Khun dalam persepsinya (klaim Kuhn) :
1) Klaim pertama adalah karena kita mengubah titik fokus kita ketika kita dilatih dalam suatu paradigma sehingga kita memperhatikan hal-hal yang tidak kita perhatikan sebelumnya, persepsi kita berubah. Misalnya, sebagai akibat dari penunjukan orang tua, anak memperhatikan bahwa angsa tertentu memiliki leher yang lebih panjang daripada bebek tertentu. Dia kemudian memperhatikan bahwa leher angsa lebih mirip satu sama lain daripada leher bebek. Sebagai hasil dari pelatihan ini, ketika anak melihat seekor burung, dia secara tidak sadar cenderung untuk berkonsentrasi pada area tertentu darinya dan bukan pada yang lain. Anak sekarang dapat segera memutuskan apakah burung itu bebek atau angsa. 2) Klaim kedua adalah bahwa, dengan ditanamkan ke dalam paradigma, kita belajar untuk secara otomatis mengklasifikasikan hal-hal sebagai jenis tertentu dan memperlakukannya dengan tepat sesuai dengan klasifikasi itu, bagaimanapun mereka melihat dalam pengalaman. Contoh di sini adalah bahwa kita belajar memperlakukan sebagai massa baik bola di pesawat dan bandul.

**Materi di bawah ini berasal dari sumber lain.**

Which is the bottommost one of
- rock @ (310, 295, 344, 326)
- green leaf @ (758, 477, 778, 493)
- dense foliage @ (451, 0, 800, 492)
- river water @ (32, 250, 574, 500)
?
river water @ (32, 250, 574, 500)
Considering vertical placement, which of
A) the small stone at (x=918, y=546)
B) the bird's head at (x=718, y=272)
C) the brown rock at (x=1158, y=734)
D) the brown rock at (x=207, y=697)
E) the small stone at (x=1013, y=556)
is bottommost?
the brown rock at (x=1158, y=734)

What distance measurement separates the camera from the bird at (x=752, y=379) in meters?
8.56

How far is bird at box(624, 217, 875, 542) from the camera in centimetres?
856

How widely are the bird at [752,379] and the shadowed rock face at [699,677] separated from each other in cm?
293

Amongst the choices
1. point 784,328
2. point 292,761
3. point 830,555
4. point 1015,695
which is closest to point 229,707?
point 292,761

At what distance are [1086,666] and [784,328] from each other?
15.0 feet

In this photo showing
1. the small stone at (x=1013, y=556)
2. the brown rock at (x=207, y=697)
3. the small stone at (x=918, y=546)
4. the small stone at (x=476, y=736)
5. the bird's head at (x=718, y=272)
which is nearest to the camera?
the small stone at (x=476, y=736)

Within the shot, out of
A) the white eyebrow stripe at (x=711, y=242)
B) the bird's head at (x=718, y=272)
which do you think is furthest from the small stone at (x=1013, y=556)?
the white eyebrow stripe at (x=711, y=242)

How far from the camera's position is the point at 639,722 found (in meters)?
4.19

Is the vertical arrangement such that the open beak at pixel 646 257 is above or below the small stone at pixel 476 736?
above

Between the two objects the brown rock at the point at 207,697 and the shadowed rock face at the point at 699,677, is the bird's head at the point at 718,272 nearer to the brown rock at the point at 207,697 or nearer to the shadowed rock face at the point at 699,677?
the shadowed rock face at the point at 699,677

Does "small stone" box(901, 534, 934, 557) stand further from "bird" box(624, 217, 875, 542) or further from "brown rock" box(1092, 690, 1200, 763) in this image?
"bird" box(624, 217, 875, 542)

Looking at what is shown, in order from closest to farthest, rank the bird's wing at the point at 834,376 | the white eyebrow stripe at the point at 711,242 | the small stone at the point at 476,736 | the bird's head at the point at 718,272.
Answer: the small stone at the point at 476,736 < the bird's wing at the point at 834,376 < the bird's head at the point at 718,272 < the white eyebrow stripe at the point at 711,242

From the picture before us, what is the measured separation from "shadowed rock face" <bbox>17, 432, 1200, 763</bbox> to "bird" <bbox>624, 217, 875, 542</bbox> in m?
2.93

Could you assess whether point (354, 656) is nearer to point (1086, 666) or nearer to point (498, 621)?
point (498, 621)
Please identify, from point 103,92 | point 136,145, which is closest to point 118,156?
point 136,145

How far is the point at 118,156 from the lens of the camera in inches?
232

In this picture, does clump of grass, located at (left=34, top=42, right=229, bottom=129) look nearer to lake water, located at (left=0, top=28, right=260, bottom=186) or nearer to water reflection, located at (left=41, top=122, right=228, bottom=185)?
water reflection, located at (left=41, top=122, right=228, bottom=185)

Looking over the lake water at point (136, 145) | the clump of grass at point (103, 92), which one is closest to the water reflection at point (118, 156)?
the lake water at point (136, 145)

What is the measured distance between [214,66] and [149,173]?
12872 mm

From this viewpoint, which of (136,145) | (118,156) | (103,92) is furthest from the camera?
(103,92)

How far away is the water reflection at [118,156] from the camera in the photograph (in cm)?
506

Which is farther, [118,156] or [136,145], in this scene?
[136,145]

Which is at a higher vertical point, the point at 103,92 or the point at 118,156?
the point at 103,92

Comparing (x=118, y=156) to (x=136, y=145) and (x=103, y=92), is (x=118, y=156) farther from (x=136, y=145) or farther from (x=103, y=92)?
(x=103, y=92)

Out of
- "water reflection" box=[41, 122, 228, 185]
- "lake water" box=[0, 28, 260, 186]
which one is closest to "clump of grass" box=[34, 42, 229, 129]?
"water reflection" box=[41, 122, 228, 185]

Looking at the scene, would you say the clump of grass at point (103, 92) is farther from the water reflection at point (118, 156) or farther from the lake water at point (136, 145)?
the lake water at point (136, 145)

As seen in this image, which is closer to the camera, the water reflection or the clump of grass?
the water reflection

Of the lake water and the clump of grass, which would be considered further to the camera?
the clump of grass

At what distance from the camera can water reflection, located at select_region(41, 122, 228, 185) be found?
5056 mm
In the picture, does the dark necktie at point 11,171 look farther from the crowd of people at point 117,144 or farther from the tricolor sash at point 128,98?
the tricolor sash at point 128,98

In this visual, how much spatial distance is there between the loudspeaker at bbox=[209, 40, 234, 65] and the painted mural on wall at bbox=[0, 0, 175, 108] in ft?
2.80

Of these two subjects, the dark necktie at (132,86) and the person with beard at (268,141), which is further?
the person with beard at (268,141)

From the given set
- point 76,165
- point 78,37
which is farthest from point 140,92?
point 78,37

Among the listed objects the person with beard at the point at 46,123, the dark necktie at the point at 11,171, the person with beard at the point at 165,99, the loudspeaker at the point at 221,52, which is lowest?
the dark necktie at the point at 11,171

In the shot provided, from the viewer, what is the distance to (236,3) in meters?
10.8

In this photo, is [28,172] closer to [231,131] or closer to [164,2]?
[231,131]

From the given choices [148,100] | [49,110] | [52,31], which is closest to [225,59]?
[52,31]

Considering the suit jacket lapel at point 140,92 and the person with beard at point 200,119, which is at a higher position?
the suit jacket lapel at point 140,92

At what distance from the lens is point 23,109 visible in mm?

Kami kemudian merasa sulit untuk memperlakukan mereka dengan cara lain, sama seperti kami merasa sulit untuk mengubah cara kami mengetik setelah kami mempelajari cara mengetik tertentu. 3) Klaim ketiga adalah bahwa pelatihan dalam paradigma benar-benar mengubah pengalaman kita dan konsep terkait sehingga kita benar-benar melihat hal-hal yang tidak memiliki kapasitas untuk dialami dan dikenali sebelumnya. Misalnya, anak tidak memiliki kapasitas untuk mengalami dan mengenali perbedaan antara bebek dan angsa, meskipun dia memiliki kapasitas untuk mengenali apa yang membuat sesuatu menjadi burung.
Catatan kemajuan Kuhn :
1) Kuhn mengklaim bahwa penjelasannya sesuai dengan pandangan bahwa kemajuan dan pertumbuhan pengetahuan terjadi dalam sains tampaknya tidak dapat dibenarkan. 2) Menurut pendapat Kuhn, ia tidak berhak mengatakan bahwa keberhasilan prediksi teori dapat diukur lintas paradigma. Ini karena, dia menekankan, ada banyak ketidak sepakatan rasional di seluruh paradigma yang berhasil mengenai apakah prediksi telah berhasil. Dia menjelaskan hal ini dengan menarik fakta bahwa pemeriksaan prediksi adalah bisnis yang sulit yang membutuhkan keterampilan interpretatif yang cukup besar - karena ketidakakuratan instrumen, gangguan konstan oleh agen penyebab yang tidak relevan, dan standar yang berbeda untuk menilai teori yang berlaku di seluruh paradigma.